The first television presidency was a triumph of hype and image creation. Kennedy actually accomplished very little in 3 years but he is still ranked by the public as one of the top 10 presidents of all time.

It was in 1968 that the Democratic party fully embraced celebrity. The party took advantage of a new generation of actors who, free of the rigidity of the studio system that was terrified of political activism and the potential for bad publicity, spoke out against the war, racism, poverty and the rest of the liberal “social justice” issues for which they are so closely associated with today. The candidacy of Eugene McCarthy galvanized the liberal Hollywood community and led to McCarthy’s surprising showing in New Hampshire that convinced Lyndon Johnson not to run for another term.

The Republicans got on board the celebrity bandwagon too, but it wasn’t until 1980 and the campaign of Ronald Reagan that endorsements from Hollywood became important for fundraising to the party.
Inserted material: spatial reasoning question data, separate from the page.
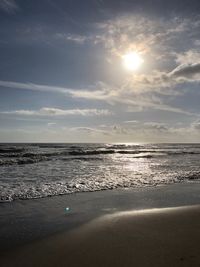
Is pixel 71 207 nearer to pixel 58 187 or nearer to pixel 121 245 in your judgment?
pixel 58 187

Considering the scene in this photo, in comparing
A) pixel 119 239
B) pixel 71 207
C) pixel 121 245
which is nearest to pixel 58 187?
pixel 71 207

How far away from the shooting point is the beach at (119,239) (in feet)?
13.5

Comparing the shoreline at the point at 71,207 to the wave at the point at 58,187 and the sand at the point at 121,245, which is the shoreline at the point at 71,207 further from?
the wave at the point at 58,187

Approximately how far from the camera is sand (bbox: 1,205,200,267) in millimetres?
4078

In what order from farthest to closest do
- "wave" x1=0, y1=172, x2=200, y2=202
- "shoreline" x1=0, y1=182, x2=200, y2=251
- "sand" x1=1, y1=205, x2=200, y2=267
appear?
"wave" x1=0, y1=172, x2=200, y2=202 → "shoreline" x1=0, y1=182, x2=200, y2=251 → "sand" x1=1, y1=205, x2=200, y2=267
Most of the GOP celebrities were older, established Hollywood types who became famous under the studio system and whose patriotism and conservatism blended naturally with the Republican party. Once the Democrats abandoned many of the values that were shared with ordinary Americans, they, like Reagan himself, left the Democratic party for the friendlier confines of the GOP. Today, the GOP has its share of celebrity endorsers, most notably in the country music industry and among sports figures.

ABC News had 2 reporters covering the “red carpet” entrance to the Hilton and if you closed your eyes and listened, you’d would have been hard pressed to distinguish between celebrity and politician in their answers to questions. That is the perilous junction we find ourselves today, with the media slavishly serving both Hollywood and Washington.

It’s hard to imagine a worse situation given the immense problems we face today.